Mürid; dileyen, isteyen, arzulayan, irâde ve istek sâhibi olan, bir tarikat şeyhine bağlanarak ondan tasavvufun yollarını öğrenen, onun doğrultusunda ilerleyen, tarikat yolcusu, derviş, müntesip, mensup, bir üstada bağlı olan kimse demektir. Mürid Tasavvufta; irâdesi olmayan, şahsî irâde ve dünyevî alakalarından sıyrılarak Cenâb-ı Hakk’ın ve mürşîdinin irâdesine -yıkayıcı elindeki ölü gibi- kayıtsız şartsız teslim olan, mürşîdince kendisine telkin edilen hâli ve şekli hiç bozmadan istikamet üzere koruyan, bir mürşîde intisab ile tarikata girmiş kişi, seyr-i sülüka kendi isteğiyle giren ve mürşîdine kararlı ve azimli bir irâde ile bağlılık gösteren derviş, müntesib ve mensûb gibi manâlarda kullanılan bir tasavvuf terimidir.
MÜRİT KELİMESİ İLE İLGİLİ ÖRNEK CÜMLELER
– Ankara’ya geldiği zaman Hacı Bayram’ı müritleriyle ovada mahsul toplarken görür. (A. H. Tanpınar)
– Tasavvuf deyimi olarak mürid; kendi şahsi iradesine göre değil Hakk’ın iradesine göre hareket eden anlamı taşımaktadır. Derviş, müntesib, mensub kelimeleri ile eş anlamlıdır. Ölüm ve hayat gerçeğini öğrenmek niyetiyle bir kamil mürşide bağlanan talib sözü de aynı anlamı ifade eder.
– Ve nazar-ı şerîatta abd mürittir ve irâdesinden nâşî mes’uldür (Ahmet A. Konuk)
– Mürit oldur ki başlangıçta kast ve azminin hedefi Hak Taâla ola, O’na vâsıl olmadıkça hiçbir şeye meyletmeye (Taarruf)

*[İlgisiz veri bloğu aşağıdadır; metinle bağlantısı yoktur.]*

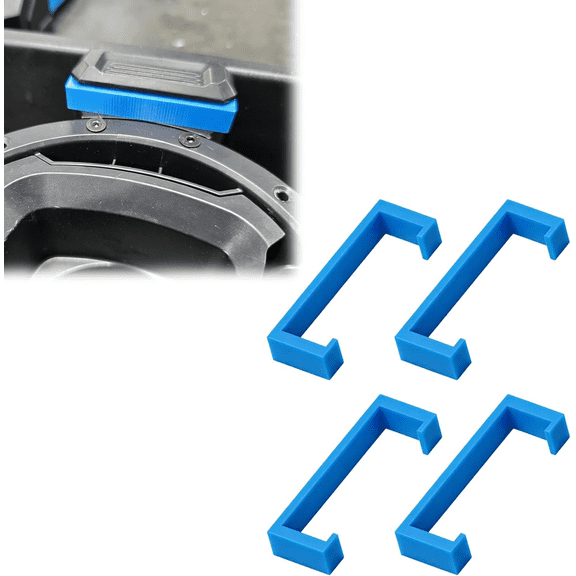4Pcs Lock Clips Compatible with MATCO Sidekick, Quick Release Retaining Clips for Tool Cart Accessories, Prevent Accidental Detachment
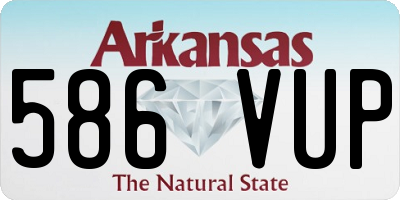 AR license plate 586VUP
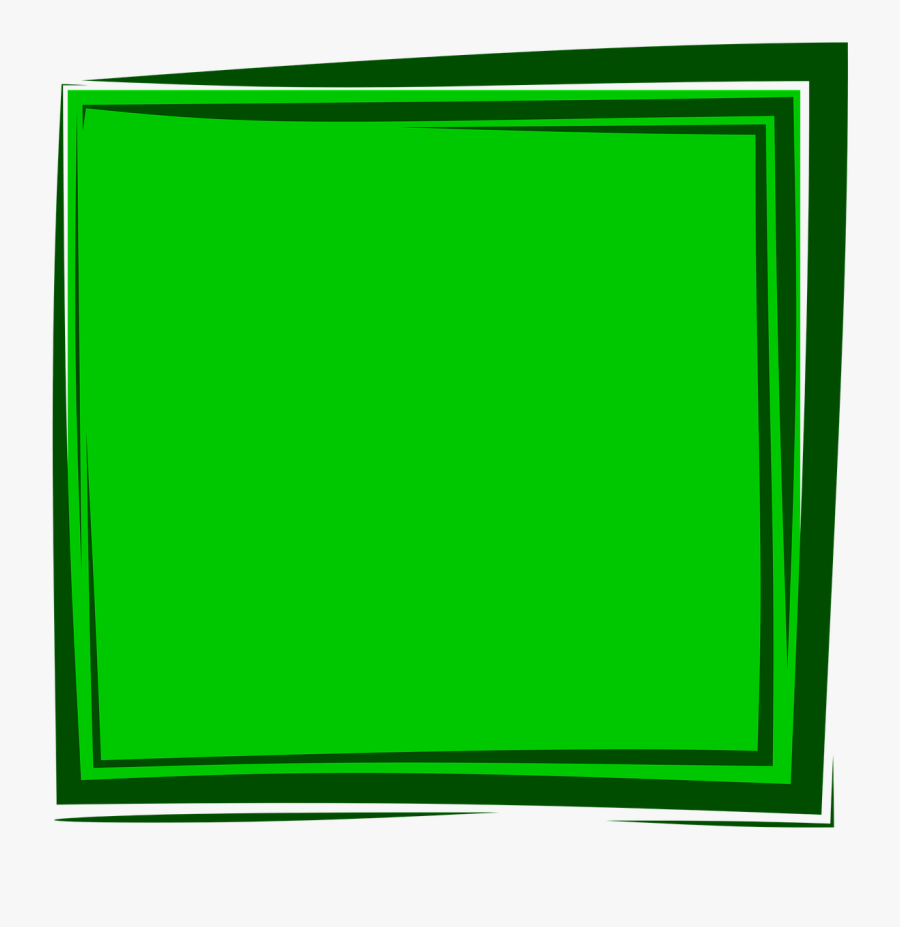 Green Frame Frame Background Free Picture - Hình Vuông Màu Xanh Lá Cây, Transparent Clipart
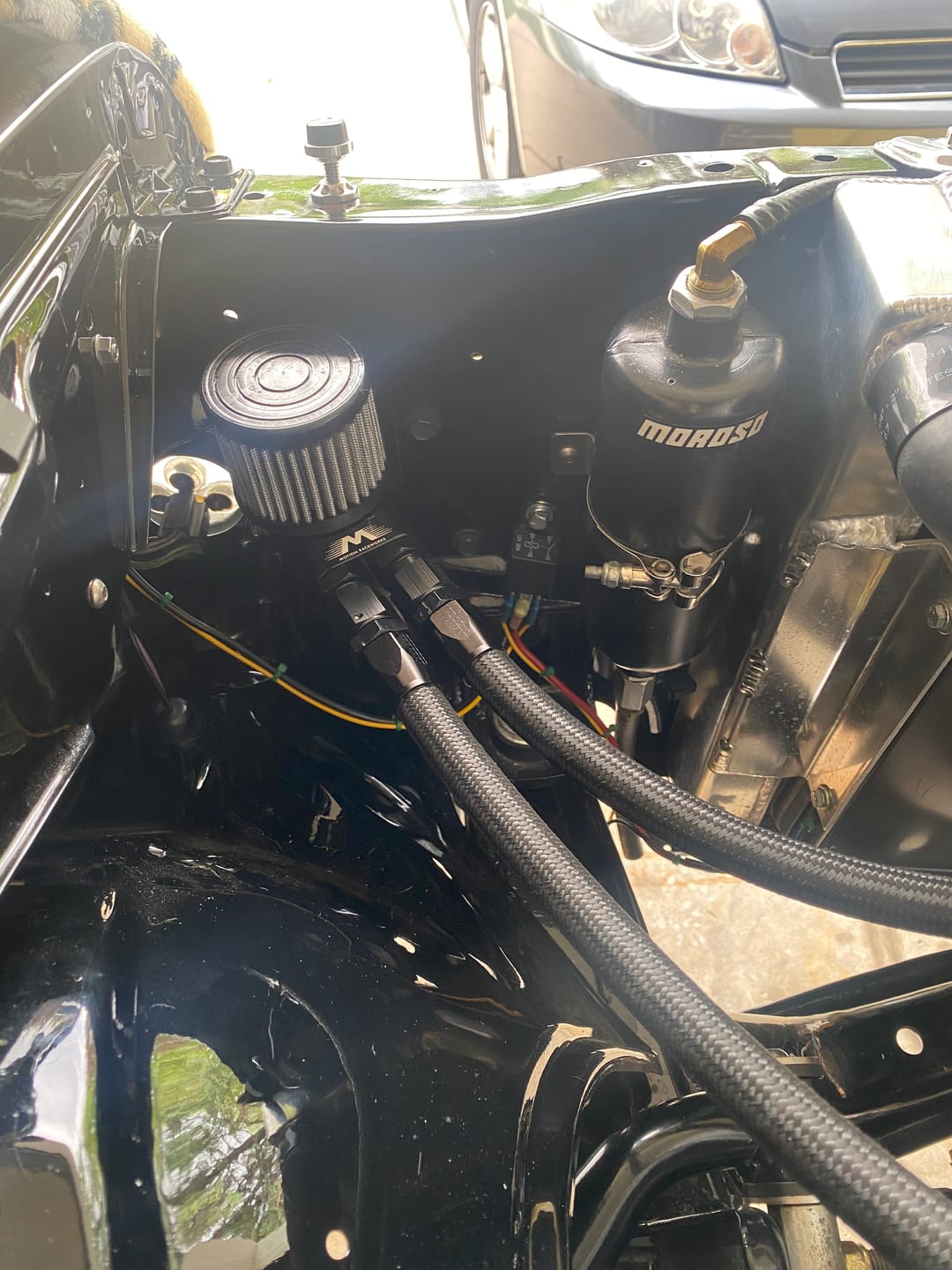 Customer photo review of SBC Catch Can Kit For 1.22" Push In Grommets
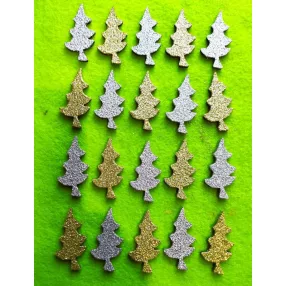   Csillámos ,fa alapú HDF(nem tömörfa)    részeg fenyő 20db/csomag	5x2,6cm  
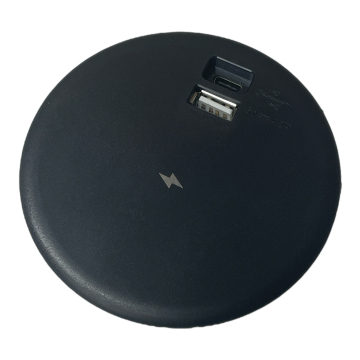 Inbouw Qi lader zwart USB-C/C lader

– İçeride Ebû’l-Vefâ Hazretleri de aynı durumda idi. Mürîdân da, edeben bir şey soramıyorlardı. Fakat içlerinden ‘‘Bu işin sırrı nedir?’’ diyerek hayretle hâdisenin seyrini merak ediyorlardı.
– Mürid, irade ve talep eden, isteyen, arzu eden anlamına gelir.
– Mürşitle müritleri “ism-i celâl” zikrine başladılar (Rûşen E. Ünaydın)
– Hak dostlarından Hacı Bayrâm-ı Velî Hazretleri’nin feyizli ve bereketli irşadları neticesinde etrafında toplanan mürîdân hayli çoğalmıştı.
– Mürit, şerrin ve kötülüğün hâlikı olmakla kendi kabih olmaz. Nakkāşın sadâkati güzeli gāyet güzel, çirkini gāyet çirkin yapmaktır (Mevlânâ)
– Çok defa Ankara ovasına bakarken Hacı Bayram’ın ömrünün sonuna kadar müritleriyle ekip biçtiği tarlaları düşünürüm (Ahmet H. Tanpınar)
– Uzak diyarlardaki nice samimî müridler, mürşidlerine duydukları engin muhabbet, hürmet, hasret ve bağlılıkları vesilesiyle, müstesnâ nasiplere nâil olabilirler.
– Mürid Tasavvufta, kendisi için Allah’ın irade ettiğinden başka bir şey istemeyen, Allah’ın iradesi karşısında teslim olan; tarikate giren ve şeyhe bağlanan, derviş, bende demektir.
– Utangaç mürit onun cevabını mırıldandı.